To override a started, use RUNJOB_OPT_NOSTOP and the job will not be stopped due to the above mentioned load conditions. However, all LSBLIB's job manipulation APIs can still be applied to the job.

Example

The following is an example program that runs a specified job on a host that has no batch job running.
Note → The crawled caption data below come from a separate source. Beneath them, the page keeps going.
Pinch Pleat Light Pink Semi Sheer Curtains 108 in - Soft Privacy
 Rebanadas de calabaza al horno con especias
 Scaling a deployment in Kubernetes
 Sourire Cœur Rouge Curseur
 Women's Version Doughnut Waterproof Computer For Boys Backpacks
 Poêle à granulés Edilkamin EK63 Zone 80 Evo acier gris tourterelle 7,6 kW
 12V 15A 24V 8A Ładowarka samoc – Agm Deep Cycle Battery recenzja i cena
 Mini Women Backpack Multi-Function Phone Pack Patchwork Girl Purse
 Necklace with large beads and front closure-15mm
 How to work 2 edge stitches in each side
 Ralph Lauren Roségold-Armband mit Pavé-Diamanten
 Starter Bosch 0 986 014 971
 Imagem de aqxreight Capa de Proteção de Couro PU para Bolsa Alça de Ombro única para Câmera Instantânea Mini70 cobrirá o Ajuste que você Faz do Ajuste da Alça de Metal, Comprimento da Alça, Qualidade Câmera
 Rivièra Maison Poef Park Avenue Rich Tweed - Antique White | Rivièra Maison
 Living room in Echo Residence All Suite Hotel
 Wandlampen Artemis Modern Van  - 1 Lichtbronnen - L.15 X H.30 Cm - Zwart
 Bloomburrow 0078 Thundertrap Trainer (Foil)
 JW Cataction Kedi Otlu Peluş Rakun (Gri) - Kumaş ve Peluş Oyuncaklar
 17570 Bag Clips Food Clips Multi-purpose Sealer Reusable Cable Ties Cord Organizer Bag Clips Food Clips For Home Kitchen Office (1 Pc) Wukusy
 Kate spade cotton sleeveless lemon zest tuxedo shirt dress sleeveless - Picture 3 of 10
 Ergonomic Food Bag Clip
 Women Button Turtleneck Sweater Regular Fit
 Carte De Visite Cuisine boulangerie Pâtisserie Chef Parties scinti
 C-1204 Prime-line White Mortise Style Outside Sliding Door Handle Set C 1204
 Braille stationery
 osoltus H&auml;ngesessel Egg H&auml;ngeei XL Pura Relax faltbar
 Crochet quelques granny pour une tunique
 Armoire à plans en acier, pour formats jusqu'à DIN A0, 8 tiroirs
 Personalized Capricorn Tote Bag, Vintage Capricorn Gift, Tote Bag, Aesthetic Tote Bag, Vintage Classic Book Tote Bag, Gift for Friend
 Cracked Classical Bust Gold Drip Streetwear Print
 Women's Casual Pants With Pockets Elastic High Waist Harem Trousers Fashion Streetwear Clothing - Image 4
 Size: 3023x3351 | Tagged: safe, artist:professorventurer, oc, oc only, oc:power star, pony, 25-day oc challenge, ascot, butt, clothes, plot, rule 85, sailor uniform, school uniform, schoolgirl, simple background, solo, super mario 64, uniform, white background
/******************************************************

* LSBLIB -- Examples

*

* simple brun

* The program takes a job ID as the argument and runs that

* job on a vacant hosts

******************************************************/

#include <stdio.h>
#include <lsf/lsbatch.h>
#include <stdlib.h>
int main(int argc, char **argv)
{
    struct hostInfoEnt  *hInfo;  /* host information */
    int numHosts = 0;            /* number of hosts */
    int i;
    struct runJobRequest runJobReq;
        /* specification for the job to be run */
    /* check if the input is in the right format: "./simbrun
    JOBID" */
    if (argc != 2) {
        printf("Usage: %s jobId\n", argv[0]);
        exit(-1);
    }
    /* initialize LSBLIB and get the configuration environment */
    if (lsb_init(argv[0]) < 0) {
        lsb_perror("lsb_init");
        exit(-1);
    }
    /* get host information */
    hInfo = lsb_hostinfo(NULL, &numHosts);
    if (hInfo == NULL) {
        lsb_perror("lsb_hostinfo");
        exit(-1);
    }
    /* find a vacant host */
    for (i = 0; i < numHosts; i++) {
       if (hInfo[i].hStatus & (HOST_STAT_BUSY |
                              HOST_STAT_WIND | 
                              HOST_STAT_DISABLED |
                              HOST_STAT_LOCKED |
                              HOST_STAT_FULL |
                              HOST_STAT_NO_LIM |
                              HOST_STAT_UNLICENSED |
                              HOST_STAT_UNAVAIL |
                              HOST_STAT_UNREACH))
            continue;
        /* found a vacant host */
        if (hInfo[i].numJobs == 0)
            break;
    }
    /* return error message when there is no vacant host found */
    if (i == numHosts) {
        fprintf(stderr, "Cannot find vacate host to run job
                < %s >\n", argv[1]);
        exit(-1);
    }
    /* define the specifications for the job to be run (The job
    can be stopped due to load conditions) */
    runJobReq.jobId = atoi(argv[1]);
    runJobReq.options = 0;
    runJobReq.numHosts = 1;
    runJobReq.hostname = (char **)malloc(sizeof(char*));
    runJobReq.hostname[0] = hInfo[i].host;
    /* run the job and check for the success */
    if (lsb_runjob(&runJobReq) < 0) {
        lsb_perror("lsb_runjob");
        exit(-1);
    }
    exit (0);
}

On success, lsb_runjob() returns 0. On failure, returns -1 and sets lsberrno to indicate the error.